» Texto propuesto
━━━━━━━━━━━━━━━━
La Factoría de Ultramarinos Imperiales ofrecerá a sus clientes, a través de la guillotina-piano —su dispositivo más acomodaticio—, un sinfín de discusiones vehementes sobre el arte y la cultura, y nada más. Josep Izquierdo es recargador de sentidos, contribuyente neto al imperio simbólico que define lo humano. Y si escribe, escritor.
Como el lector bien sabe, Freud no forma parte de mi particular santoral, el psicoanálisis siempre me ha parecido una forma de adivinación, y de los psicoanalistas siempre espero que, al darse la vuelta, el otro rostro de Jano lleve un pañuelo gitanamente anudado a la cabeza, enormes pendientes de aros, y que responda al nombre de Lola. Seguramente esta fobia mía merecería un par de sesiones a la semana, pero de momento me conformo con ver En terapia.
━━━━━━━━━━━━━━━━
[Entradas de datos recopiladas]

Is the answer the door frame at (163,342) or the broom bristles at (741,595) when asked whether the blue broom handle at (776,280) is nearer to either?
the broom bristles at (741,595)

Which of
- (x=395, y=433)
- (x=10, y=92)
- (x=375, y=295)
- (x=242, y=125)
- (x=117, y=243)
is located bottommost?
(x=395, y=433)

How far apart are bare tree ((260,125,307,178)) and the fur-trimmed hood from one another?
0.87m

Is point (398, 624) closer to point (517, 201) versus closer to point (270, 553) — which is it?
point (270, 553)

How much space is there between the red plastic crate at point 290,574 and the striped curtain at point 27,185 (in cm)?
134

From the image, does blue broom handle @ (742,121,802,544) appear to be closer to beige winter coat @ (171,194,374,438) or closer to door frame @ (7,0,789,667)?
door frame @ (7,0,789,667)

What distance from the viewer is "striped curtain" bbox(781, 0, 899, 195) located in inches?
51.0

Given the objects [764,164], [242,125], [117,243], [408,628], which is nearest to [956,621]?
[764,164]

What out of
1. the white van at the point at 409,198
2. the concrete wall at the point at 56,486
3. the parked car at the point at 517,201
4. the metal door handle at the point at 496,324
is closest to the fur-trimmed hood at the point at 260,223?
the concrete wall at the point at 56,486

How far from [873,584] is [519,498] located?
━━━━━━━━━━━━━━━━
Reproduce íntegramente el texto propuesto, sin alterar ni una palabra. Las filas son un material independiente del texto propuesto.

La Factoría de Ultramarinos Imperiales ofrecerá a sus clientes, a través de la guillotina-piano —su dispositivo más acomodaticio—, un sinfín de discusiones vehementes sobre el arte y la cultura, y nada más. Josep Izquierdo es recargador de sentidos, contribuyente neto al imperio simbólico que define lo humano. Y si escribe, escritor.
Como el lector bien sabe, Freud no forma parte de mi particular santoral, el psicoanálisis siempre me ha parecido una forma de adivinación, y de los psicoanalistas siempre espero que, al darse la vuelta, el otro rostro de Jano lleve un pañuelo gitanamente anudado a la cabeza, enormes pendientes de aros, y que responda al nombre de Lola. Seguramente esta fobia mía merecería un par de sesiones a la semana, pero de momento me conformo con ver En terapia.